**Prompt:** Recast every line of the listing below as a Markdown table with a row number in the "Nr" column and the line in the "Line" column, leaving out blank lines. Keep the pictures out of your answer.

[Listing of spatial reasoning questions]
■ ■ ■ ■ ■ ■ ■

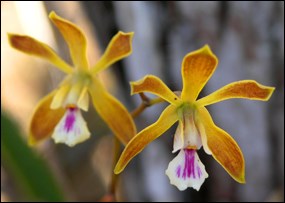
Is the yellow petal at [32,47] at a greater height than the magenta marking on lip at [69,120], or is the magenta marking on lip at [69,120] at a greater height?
the yellow petal at [32,47]

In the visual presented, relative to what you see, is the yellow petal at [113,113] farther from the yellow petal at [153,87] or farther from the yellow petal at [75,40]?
the yellow petal at [153,87]

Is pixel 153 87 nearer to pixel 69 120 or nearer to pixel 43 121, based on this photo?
pixel 69 120

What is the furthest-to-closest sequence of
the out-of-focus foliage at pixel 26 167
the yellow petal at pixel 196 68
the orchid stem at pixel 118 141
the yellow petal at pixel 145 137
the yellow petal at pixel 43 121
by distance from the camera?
the out-of-focus foliage at pixel 26 167 < the yellow petal at pixel 43 121 < the orchid stem at pixel 118 141 < the yellow petal at pixel 145 137 < the yellow petal at pixel 196 68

■ ■ ■ ■ ■ ■ ■

**Solution for this exercise:**
| Nr | Line |
|---|---|
| 1 | Is the yellow petal at [32,47] at a greater height than the magenta marking on lip at [69,120], or is the magenta marking on lip at [69,120] at a greater height? |
| 2 | the yellow petal at [32,47] |
| 3 | In the visual presented, relative to what you see, is the yellow petal at [113,113] farther from the yellow petal at [153,87] or farther from the yellow petal at [75,40]? |
| 4 | the yellow petal at [153,87] |
| 5 | Is pixel 153 87 nearer to pixel 69 120 or nearer to pixel 43 121, based on this photo? |
| 6 | pixel 69 120 |
| 7 | What is the furthest-to-closest sequence of |
| 8 | the out-of-focus foliage at pixel 26 167 |
| 9 | the yellow petal at pixel 196 68 |
| 10 | the orchid stem at pixel 118 141 |
| 11 | the yellow petal at pixel 145 137 |
| 12 | the yellow petal at pixel 43 121 |
| 13 | by distance from the camera? |
| 14 | the out-of-focus foliage at pixel 26 167 < the yellow petal at pixel 43 121 < the orchid stem at pixel 118 141 < the yellow petal at pixel 145 137 < the yellow petal at pixel 196 68 |